Projet international un peu fou devenu l’un des films de SF les plus marquants de ces dernières années, Snowpiercer est sans conteste l’un des grands rendez-vous cinéma de cette fin d’année. Immanquable.
Un réalisateur coréen (et pas des moindres puisque Bong Joon-ho est l’auteur de Memories of Murder et the Host), une bande-dessinée française datant de 30 ans (Le Transperceneige Jean-Marc Rochette et Jacques Lob), un tournage en Europe de l’Est et un casting en grande partie anglo-saxon mené par Chris Evans et Tilda Swinton … voilà un projet d’envergure internationale un peu fou, à l’image de son sujet finalement. Car Snowpiercer raconte comment les derniers représentants de la race humaine survivent à bord d’un train qui traverse la Terre glacée depuis 17 ans.
Cette adaptation du Transperceneige ne reprend que le contexte et l’esprit de la bande dessinée pour tracer sa propre voie dans la révolte des passagers pauvres bousculés au bout du train et qui vont tenter d’en prendre le contrôle. Il en résulte une œuvre de SF prenante, rageuse, noire, profondément pessimiste et imprévisible qui devrait marquer les esprits et prêter à la réflexion.
Car Snowpiercer, comme de nombreuses œuvres de SF depuis les débuts du genre, traite tout d’abord de la lutte des classes. Un thème classique, certes, mais qui prend ici une dimension d’une consistance assez rare. Les pauvres entassés à l’arrière du train, les riches bénéficiant de luxueux wagons avec de nombreux services à disposition à l’avant (du coiffeur au tailleur en passant par le sauna ou la boîte de nuit). Forcément, quand les pauvres veulent avancer (littéralement et métaphoriquement), cela va faire des étincelles et la lutte sera sans merci.
A ce thème ce joint celui de la dictature (qui peut même parfois virer à la secte) et de l’ordre, posant la question de la place de chacun et surtout ce que l’humanité est capable de faire, d’endurer pour survire, sans oublier les sacrifices physiques et moraux à faire pour permettre à ce qu’il reste de notre espèce de tenter de perdurer dans un espace confiné. La réflexion est ambiguë, mais passionnante (d’autant plus quand on connait la situation actuelle de la Corée) et sans y répondre de plein fouet, le réalisateur préfère nous laisser y réfléchir pendant un bon moment après la sortie de la salle mais adopte un ton et un constat bien pessimiste sur notre nature et l’espoir n’est (presque) pas permis.

**Données présentées**
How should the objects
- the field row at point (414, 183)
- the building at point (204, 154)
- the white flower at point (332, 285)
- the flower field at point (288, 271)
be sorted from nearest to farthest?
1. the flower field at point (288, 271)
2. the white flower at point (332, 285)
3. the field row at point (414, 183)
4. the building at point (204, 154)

**Exercices et consignes**
a: Selon la critique de Snowpiercer, depuis combien d'années le train traverse-t-il la Terre glacée ?
b: Poursuivez la critique de Snowpiercer à la suite de sa dernière phrase.
Ces données proviennent d'une source distincte.

**Réponses attendues**
a: Depuis 17 ans.

b:
Pour appuyer sa vision, le réalisateur coréen fait preuve d’une maitrise immense. D’un côté il utilise à la perfection son espace confiné et nous offre une mise en scène variée. Chaque wagon a sa propre identité et le réalisateur s’y adapte à chaque fois en multipliant les styles : une bataille épique, espace plus didactique et ludique pour répondre à certaines questions, un échange de coups de feu entre plusieurs wagons, jusqu’à la plongée au cœur de la machine. Bong Joon-ho se montre à chaque fois imprévisible et n’hésite pas à jouer sur les ruptures de ton (du purement dramatique on peut passer au grand guignol purement coréen, à une bagarre dramatique ou à une réflexion sur l’humanité) pour ne jamais nous lasser et surtout faire monter la tension de sa révolution.
En plus de sa maîtrise, le réalisateur peut aussi s’appuyer sur un casting particulièrement investi. De Chris Evans qui campe ici l’antithèse de son Captain America (ce sera une révélation pour ceux qui ne l’ont pas vu dans London ou Puncture) au magnétique et mystérieux camé Song Kang-ho en passant par le mentor John Hurt, l’acolyte de toujours Jamie Bell ou la grimaçante Tilda Swinton au service du dictateur Wilford. Chaque rôle est suffisamment travaillé pour s’y intéresser, avec son moment de gloire. Mais évitez de trop vous y attacher car n’importe qui pourrait être sacrifié dans cette insurrection pour la survie de l’humanité, allant toujours plus loin dans cette illusion de l’espoir.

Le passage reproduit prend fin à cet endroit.